SHORT EXERCISE 1:
In the Fama-French breakpoints code, how often are the ME breakpoints computed?
SHORT EXERCISE 2:
Translate this sentence from the Fama-French breakpoints code into French: "Data contains every fifth percentile, from 5% to 100%."

"""Fama-French Breakpoints Model."""

# pylint: disable=unused-argument

from datetime import date as dateType
from typing import Any

from openbb_core.app.model.abstract.error import OpenBBError
from openbb_core.provider.abstract.annotated_result import AnnotatedResult
from openbb_core.provider.abstract.data import Data
from openbb_core.provider.abstract.fetcher import Fetcher
from openbb_core.provider.abstract.query_params import QueryParams
from openbb_famafrench.utils.constants import BreakpointChoices
from pydantic import Field


class FamaFrenchBreakpointQueryParams(QueryParams):
    """Fama-French Breakpoints Query."""

    breakpoint_type: BreakpointChoices = Field(
        default="me",
        description="""Type of breakpoint to fetch.

The breakpoints for month t use all NYSE stocks that have a CRSP share code of 10 or 11
and have good shares and price data. We exclude closed end funds and REITs.

Breakpoints are computed either monthly or annually, see the description of each breakpoint type below.

Data contains every fifth percentile, from 5% to 100%.

ME
--

Market Equity. Market equity (size) is price times shares outstanding.
Price and shares outstanding are from CRSP.

ME breakpoints are computed for each month.
It is price times shares outstanding (divided by 1,000,000) at month end.

BE/ME
-----

BE/ME breakpoints are computed at the end of each June.
The BE used in June of year t is the book equity for the last fiscal year end in t-1.
ME is price times shares outstanding at the end of December of t-1.

The breakpoints for year t use all NYSE stocks for which we have ME for December of t-1
and (positive) BE for the last fiscal year end in t-1.

Operating Profitability
-----------------------

Operating Profitability breakpoints are computed at the end of each June.
OP for June of year t is annual revenues minus

- cost of goods sold
- interest expense
- selling, general, and administrative expenses

divided by book equity for the last fiscal year end in t-1.

Please be aware that some of the value-weight averages of operating profitability for deciles 1 and 10 are extreme.
These are driven by extraordinary values of OP for individual firms.
We have spot checked the accounting data that produce the extraordinary values
and all the numbers we examined accurately reflect the data in the firm's accounting statements.

The breakpoints for year t use all NYSE stocks for which we have (positive) book equity data for t-1,
non-missing revenues data for t-1, and non-missing data for at least one of the following:

- cost of goods sold
- selling, general and administrative expenses
- interest expense for t-1.

Investment
----------

Investment breakpoints are computed at the end of each June.
Inv used in June of year t is the change in total assets from the fiscal year ending in year t-2
to the fiscal year ending in t-1, divided by t-2 total assets.

The breakpoints for year t use all NYSE stocks for which we have total assets data for t-2 and t-1.

E/P
---

E/P (in percent) breakpoints are computed at the end of each June.
The E used in June of year t is the earnings for the last fiscal year end in t-1.
P (actually ME) is price times shares outstanding at the end of December of t-1.

The breakpoints for year t use all NYSE stocks for which we have ME for December of t-1
and (positive) earnings for the last fiscal year end in t-1.

CF/P
----

CF/P (in percent) breakpoints is computed at the end of each June.
The CF used in June of year t is the cash flow for the last fiscal year end in t-1.
P (actually ME) is price times shares outstanding at the end of December of t-1.

RECORDED INFORMATION:
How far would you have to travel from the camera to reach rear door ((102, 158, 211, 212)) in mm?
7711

TASK RESULT 1:
ME breakpoints are computed for each month.

TASK RESULT 2:
Les données contiennent chaque cinquième centile, de 5 % à 100 %.